This post could have been “The Revival of the March-In Rights of the Bayh-Dole Act.”
The passage of the Bayh-Dole Act in 1980 permitted universities to take title to inventions made with federal funding and grant licenses to commercial entities. These licenses were notably to “small business concerns” such as start-ups in the pharma and biotech ventures running on capital attracted by professors and their IP rights. Sections 200-212 covered the “who, how, what and were” requirements for universities to obtain title to inventions made with government funding and occupy pages 93-107 of the Act as presented by J. M. Samuels’ “Patent Trademark and Copyright Laws.” The requirements that must be met include the now-universal notice clause on resultant patents, “The invention was made with Government Support [usually naming the agency and the grant number] and that the Government has certain rights in the invention.”
To meet the many, most often notice, requirements of Sections 200-212, universities established or greatly expanded their “tech transfer offices” often staffed by attorneys with STEM backgrounds. Out-licensing inventions supported by the NIH or NSF—or even by collaborations with branches of the military—became an important source of revenue for universities. A single patent claim in a patent licensed to a big pharma company could yield millions of dollars in royalties over the patent term, if the claim covered a pharmaceutical that was a commercial success.
Toward the end of 2023, President Biden, under pressure to reduce the price of drugs made with Government funding, announced that his administration would consider whether or not to exercise the “March-in Rights” outlined in 35 USC s. 203, particularly s. 203(a)(3). This subsection, in accord with regulations summarized in ss. 204-212, permits the original Government funding agency that permitted the “contractor” such as a university to elect title, to grant a license to technology in any “field of use to a responsible applicant…upon terms that are reasonable under the circumstances”.
Such circumstances include failure of the contractor or assignee to take “effective steps to achieve practical application of the subject invention in such field of use”. More notably, subsect 3 permits march-in if “necessary to alleviate health or safety needs which are not reasonably satisfied by the “contractor” [the university], assignee, or their licensees.
In other words, mine I guess, the Commerce Department is empowered to decide, at least initially, if a price increase initiated by the licensee of a “university” is so severe that it would pose a “health need”’ e.g., that the patients who were receiving the drug, or who would be helped by the drug, could no longer afford the increased price.
Questions such as under what circumstances would march-in rights be justified, were released by the National Institute of Standards and Technology, on Dec. 8, entitled “Request for Information Regarding the Draft Interagency Guidance Framework for Considering the Exercise of March-In Rights.” This request for comments cites the ‘Draft Interagency Guidance Framework for Considering the Exercise of March-In Rights.’ The comment period closes on Feb. 6, 2024. The request for information is an attempt to put meat on the bare bones of ss. 204-212. It contains 8 factual scenarios.
The first one is a page-of-fine-print long, and summarizes a pharmaceutical case in which a company obtains an exclusive license to a university-developed invention. It elects title and develops a lead compound that is FDA-approved and on the market. Later the company develops a second somewhat better drug to treat the same condition. The company again elects title, gets FDA approval but shelves the first drug. A third party company can’t get a license to the first drug and asks the funding agency to march-in and force company 1 to grant it a license.

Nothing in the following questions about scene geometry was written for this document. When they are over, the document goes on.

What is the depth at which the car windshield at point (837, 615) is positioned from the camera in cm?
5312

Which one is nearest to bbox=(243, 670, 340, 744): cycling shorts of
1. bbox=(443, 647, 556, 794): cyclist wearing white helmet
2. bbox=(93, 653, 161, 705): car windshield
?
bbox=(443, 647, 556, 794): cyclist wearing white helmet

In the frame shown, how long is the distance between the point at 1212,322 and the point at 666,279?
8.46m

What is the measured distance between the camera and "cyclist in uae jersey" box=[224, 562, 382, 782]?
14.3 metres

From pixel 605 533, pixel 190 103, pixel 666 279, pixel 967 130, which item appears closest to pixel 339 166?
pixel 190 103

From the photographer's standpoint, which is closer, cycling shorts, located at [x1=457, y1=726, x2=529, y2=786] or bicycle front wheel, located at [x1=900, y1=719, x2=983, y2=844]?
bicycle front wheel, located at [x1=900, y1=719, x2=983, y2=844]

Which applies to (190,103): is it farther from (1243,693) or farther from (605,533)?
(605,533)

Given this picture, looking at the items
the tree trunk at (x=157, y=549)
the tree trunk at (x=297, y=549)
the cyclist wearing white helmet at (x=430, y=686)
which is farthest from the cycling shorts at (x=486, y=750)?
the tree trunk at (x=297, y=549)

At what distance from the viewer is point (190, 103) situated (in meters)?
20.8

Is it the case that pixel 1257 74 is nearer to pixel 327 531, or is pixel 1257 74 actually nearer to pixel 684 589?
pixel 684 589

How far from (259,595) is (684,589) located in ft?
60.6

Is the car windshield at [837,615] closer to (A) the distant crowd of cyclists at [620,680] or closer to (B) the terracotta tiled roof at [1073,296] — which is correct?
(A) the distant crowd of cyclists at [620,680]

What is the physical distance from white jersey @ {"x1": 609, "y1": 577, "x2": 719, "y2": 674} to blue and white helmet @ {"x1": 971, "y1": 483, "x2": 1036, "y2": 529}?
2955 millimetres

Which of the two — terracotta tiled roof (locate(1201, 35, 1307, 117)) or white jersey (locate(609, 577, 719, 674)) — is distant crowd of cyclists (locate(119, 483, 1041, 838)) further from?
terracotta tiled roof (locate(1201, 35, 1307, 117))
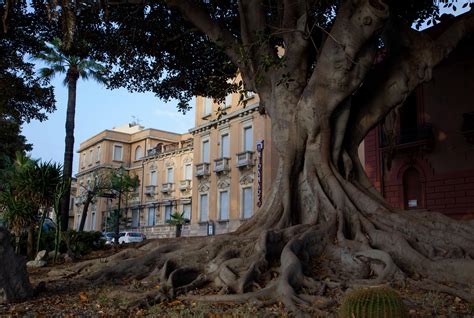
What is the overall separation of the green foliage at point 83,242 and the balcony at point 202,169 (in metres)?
23.9

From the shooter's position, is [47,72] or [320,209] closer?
[320,209]

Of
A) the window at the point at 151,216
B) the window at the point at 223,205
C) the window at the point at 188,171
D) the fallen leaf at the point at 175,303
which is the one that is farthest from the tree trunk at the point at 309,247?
the window at the point at 151,216

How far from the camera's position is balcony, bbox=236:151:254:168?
35844 millimetres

The scenario does not reach a final conclusion but does ask if the license granted by the university contains a claw-back provision that would cancel the license to the first drug if the licensee shelved it thus abrogating the need for a march-in analysis. I was patent attorney for a university and it was able to cancel the license and regain its rights to the first compound that, in fact, was FDA-approved and reached the market. Ironically the second compound was found to have long-term side effects and was forgotten.

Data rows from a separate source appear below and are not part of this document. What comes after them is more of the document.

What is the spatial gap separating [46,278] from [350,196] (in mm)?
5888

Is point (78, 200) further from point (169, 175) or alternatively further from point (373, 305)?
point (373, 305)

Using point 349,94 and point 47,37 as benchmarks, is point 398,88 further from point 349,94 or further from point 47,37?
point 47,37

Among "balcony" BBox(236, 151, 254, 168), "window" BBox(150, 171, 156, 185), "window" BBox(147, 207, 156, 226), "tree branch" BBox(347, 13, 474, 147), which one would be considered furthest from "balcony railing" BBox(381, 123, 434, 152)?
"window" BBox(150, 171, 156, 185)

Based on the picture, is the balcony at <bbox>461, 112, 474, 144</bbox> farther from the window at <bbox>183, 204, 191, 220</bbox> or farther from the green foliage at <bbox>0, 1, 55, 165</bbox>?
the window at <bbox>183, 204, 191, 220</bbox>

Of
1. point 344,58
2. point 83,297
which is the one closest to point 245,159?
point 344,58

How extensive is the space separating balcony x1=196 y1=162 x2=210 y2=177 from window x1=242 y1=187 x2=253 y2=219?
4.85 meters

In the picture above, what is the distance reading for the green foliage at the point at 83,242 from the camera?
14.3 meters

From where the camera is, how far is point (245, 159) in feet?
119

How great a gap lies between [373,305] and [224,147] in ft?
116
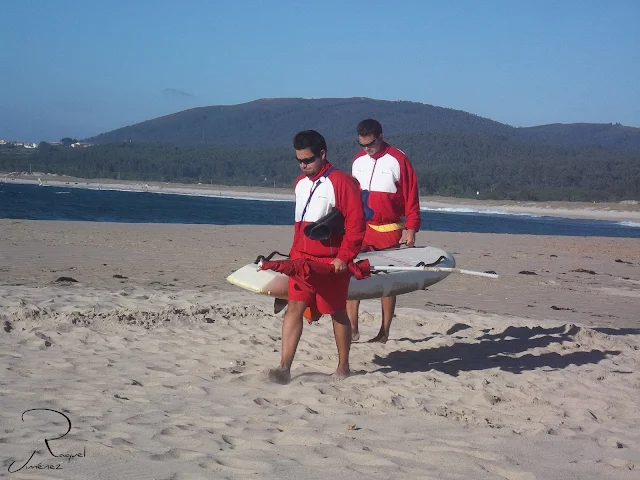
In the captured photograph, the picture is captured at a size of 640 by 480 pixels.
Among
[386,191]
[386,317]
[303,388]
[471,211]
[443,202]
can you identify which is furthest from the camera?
[443,202]

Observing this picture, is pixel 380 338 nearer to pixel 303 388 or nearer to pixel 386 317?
pixel 386 317

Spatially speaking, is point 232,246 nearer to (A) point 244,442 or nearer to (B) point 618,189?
(A) point 244,442

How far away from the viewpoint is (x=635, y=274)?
15555 mm

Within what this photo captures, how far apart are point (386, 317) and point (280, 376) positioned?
182 cm

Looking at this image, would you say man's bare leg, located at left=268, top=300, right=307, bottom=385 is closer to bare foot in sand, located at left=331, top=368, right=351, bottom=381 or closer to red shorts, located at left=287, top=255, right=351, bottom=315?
red shorts, located at left=287, top=255, right=351, bottom=315

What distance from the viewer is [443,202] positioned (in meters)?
85.0

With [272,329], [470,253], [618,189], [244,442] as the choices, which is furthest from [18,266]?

In the 6th scenario, in the early stages of a pandemic, a “consumer goods company working under a government contract” develops an effective face mask, files for a patent and meets the Government reporting requirements to elect title. The mask is found to be more effective than expected and the company quickly increases its price 400%. The company also threatens to sue other mask manufacturers. “Trade associations representing front-line health care workers” ask the government funding agency to march in and issue licenses to competitors to bring down the price.

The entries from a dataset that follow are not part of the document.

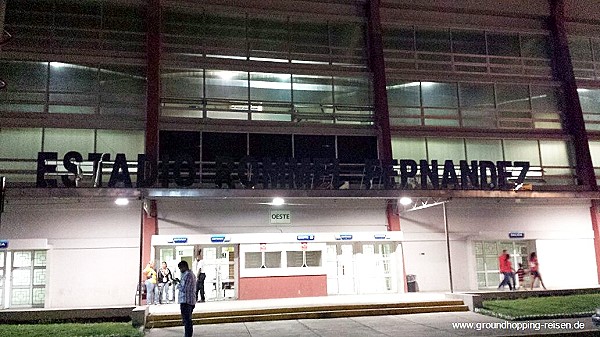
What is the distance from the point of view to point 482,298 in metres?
15.9

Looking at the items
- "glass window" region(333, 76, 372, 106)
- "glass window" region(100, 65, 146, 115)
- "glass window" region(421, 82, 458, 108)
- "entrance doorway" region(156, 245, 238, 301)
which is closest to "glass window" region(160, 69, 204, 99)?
"glass window" region(100, 65, 146, 115)

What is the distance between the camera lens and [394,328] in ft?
42.5

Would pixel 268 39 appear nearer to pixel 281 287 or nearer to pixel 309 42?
pixel 309 42

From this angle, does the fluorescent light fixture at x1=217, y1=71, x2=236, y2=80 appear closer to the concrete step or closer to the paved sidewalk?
the concrete step

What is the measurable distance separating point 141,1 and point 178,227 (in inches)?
353

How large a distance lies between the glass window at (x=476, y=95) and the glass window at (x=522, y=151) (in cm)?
181

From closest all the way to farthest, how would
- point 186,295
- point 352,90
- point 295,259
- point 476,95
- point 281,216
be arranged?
point 186,295
point 295,259
point 281,216
point 352,90
point 476,95

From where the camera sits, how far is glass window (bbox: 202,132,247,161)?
67.0ft

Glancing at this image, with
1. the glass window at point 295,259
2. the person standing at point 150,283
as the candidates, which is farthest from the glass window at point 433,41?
the person standing at point 150,283

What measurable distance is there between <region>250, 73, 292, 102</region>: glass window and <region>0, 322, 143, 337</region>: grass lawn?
11.0m

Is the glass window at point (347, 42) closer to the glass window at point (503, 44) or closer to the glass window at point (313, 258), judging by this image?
the glass window at point (503, 44)

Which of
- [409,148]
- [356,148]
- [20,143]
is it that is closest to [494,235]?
[409,148]

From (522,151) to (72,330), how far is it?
18465mm

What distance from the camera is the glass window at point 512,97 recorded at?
23656 mm
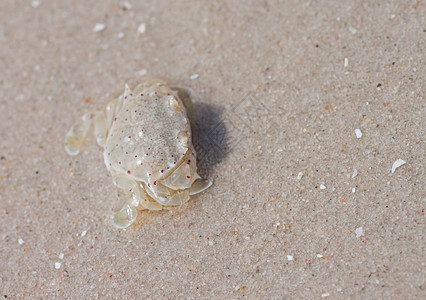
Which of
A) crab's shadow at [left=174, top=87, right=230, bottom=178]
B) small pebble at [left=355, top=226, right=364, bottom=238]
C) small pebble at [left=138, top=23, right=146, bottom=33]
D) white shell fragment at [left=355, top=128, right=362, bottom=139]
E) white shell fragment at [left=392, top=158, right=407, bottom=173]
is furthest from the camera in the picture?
small pebble at [left=138, top=23, right=146, bottom=33]

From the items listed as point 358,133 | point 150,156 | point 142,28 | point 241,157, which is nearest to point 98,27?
point 142,28

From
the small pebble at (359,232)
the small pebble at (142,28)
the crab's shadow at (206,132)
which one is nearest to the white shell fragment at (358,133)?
the small pebble at (359,232)

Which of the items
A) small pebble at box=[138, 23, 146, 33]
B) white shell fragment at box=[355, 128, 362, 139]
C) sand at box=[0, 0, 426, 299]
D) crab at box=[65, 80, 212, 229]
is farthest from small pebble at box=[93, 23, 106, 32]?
white shell fragment at box=[355, 128, 362, 139]

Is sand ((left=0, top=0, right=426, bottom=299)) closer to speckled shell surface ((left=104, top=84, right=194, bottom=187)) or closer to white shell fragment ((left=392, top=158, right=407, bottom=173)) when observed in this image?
white shell fragment ((left=392, top=158, right=407, bottom=173))

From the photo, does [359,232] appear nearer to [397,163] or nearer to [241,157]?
[397,163]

Of course, these masks would alleviate “an unmet healthcare need” and/or “ensure the benefits of the mask are available to the public on reasonable terms” suggesting that march-in rights might be an appropriate response “to deter others from similar actions in the future.” The comments following the facts of this scenario are a page long, but their relevance to controlling prescription drug prices is manifest. March-in rights have never been used for any purpose, let alone to control drug pricing. As Dylan sang, “I hope that you die, and I hope you die soon.”